[Ferro-Alloys.com] West Australian-focused explorer, Accelerate Resources is off to a solid start with its strategy to focus on discovering metals critical for the electrification of global economies. First-pass rock chip sampling at its newly acquired Braeside West manganese project in the prolific Pilbara region has returned high-grade mineralisation from multiple samples, including 55.3 per cent, 53.6 per cent and 48.8 per cent manganese.
A total of 15 samples taken along three previously identified trends and from various outcrops delivered grades of more than 30 per cent manganese. Other high-grade results include 47.7 per cent manganese and 47.0 per cent.
Today’s results confirm our observations and historic database collation. Eight samples returned over 40% Mn with low iron and low silica. Whilst we understand that these results are part of the very early stages of our Manganese Strategy, they are very encouraging as the Company is targeting new manganese discoveries to feed both the lithium-ion battery and steel production sectors.
Accelerate Resources Managing Director, Yaxi Zhan
Accelerate recently exercised an option to acquire the manganese and iron ore rights to the non-adjoining Braeside West and Rippon Hills East projects in the Pilbara, about 125km east of Marble Bar.

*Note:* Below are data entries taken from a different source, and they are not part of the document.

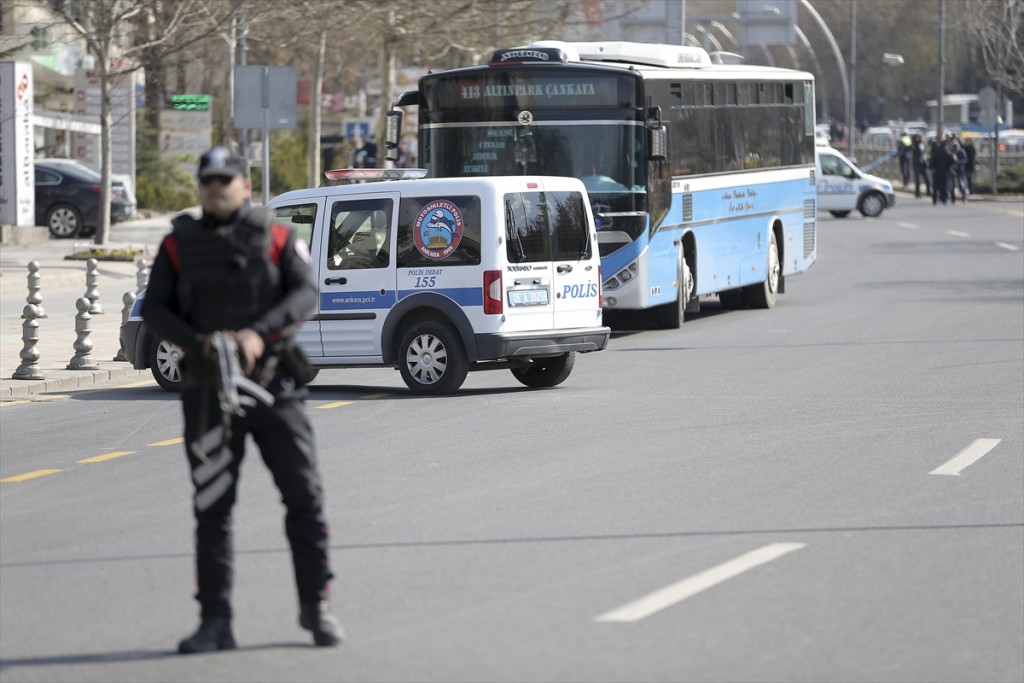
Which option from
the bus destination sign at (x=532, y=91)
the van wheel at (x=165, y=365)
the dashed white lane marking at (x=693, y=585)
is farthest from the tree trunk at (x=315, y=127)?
the dashed white lane marking at (x=693, y=585)

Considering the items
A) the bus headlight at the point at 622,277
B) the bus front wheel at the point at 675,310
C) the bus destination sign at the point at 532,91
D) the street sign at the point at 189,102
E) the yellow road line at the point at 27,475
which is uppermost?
the street sign at the point at 189,102

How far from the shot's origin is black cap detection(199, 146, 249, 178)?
19.9 ft

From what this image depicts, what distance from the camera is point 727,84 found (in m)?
24.2

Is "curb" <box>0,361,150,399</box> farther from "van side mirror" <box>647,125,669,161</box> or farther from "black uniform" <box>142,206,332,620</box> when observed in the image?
"black uniform" <box>142,206,332,620</box>

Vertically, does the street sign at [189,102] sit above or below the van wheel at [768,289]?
above

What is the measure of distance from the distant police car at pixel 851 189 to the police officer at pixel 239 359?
43.7 meters

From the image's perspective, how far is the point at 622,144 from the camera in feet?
68.1

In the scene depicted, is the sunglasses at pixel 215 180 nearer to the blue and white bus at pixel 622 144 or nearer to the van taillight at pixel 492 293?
the van taillight at pixel 492 293

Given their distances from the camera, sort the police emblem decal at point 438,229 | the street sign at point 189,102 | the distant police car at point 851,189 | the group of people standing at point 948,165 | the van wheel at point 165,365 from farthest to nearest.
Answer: the group of people standing at point 948,165 < the distant police car at point 851,189 < the street sign at point 189,102 < the van wheel at point 165,365 < the police emblem decal at point 438,229

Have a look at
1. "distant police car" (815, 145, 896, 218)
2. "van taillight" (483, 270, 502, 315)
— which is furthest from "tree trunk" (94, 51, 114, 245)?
"distant police car" (815, 145, 896, 218)

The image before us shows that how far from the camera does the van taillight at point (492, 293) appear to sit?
14.6 meters

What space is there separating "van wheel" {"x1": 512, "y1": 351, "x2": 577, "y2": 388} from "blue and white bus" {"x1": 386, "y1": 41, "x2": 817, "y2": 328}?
4.68m

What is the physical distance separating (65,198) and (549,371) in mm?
24577

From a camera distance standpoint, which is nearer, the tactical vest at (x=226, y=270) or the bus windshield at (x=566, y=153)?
the tactical vest at (x=226, y=270)
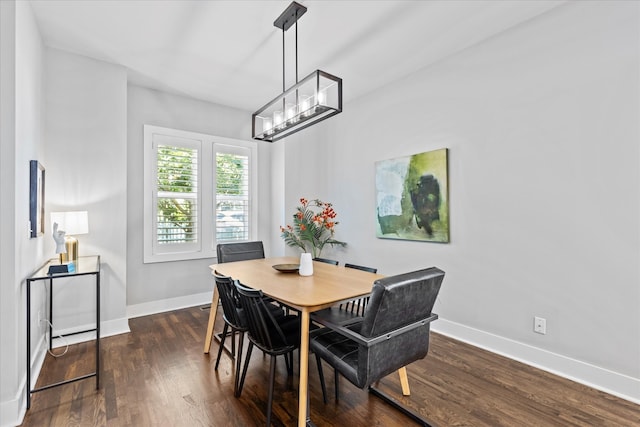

Management says historical data collation has already identified multiple manganese targets throughout the tenure.
According to Accelerate, a recent site visit to Braeside West and Rippon Hills East has already confirmed the extensive nature of the prospective Pinjian Chert–Carawine Dolomite lithology at the properties, with manganese mineralisation exposed at surface at numerous locations.
Braeside West takes in 139 square kilometres of tenure and boasts more than 25km of prospective strike, according to Accelerate. The project has seen several phases of historical exploration including geological mapping, rock chip sampling, geophysical surveys, however only limited drilling.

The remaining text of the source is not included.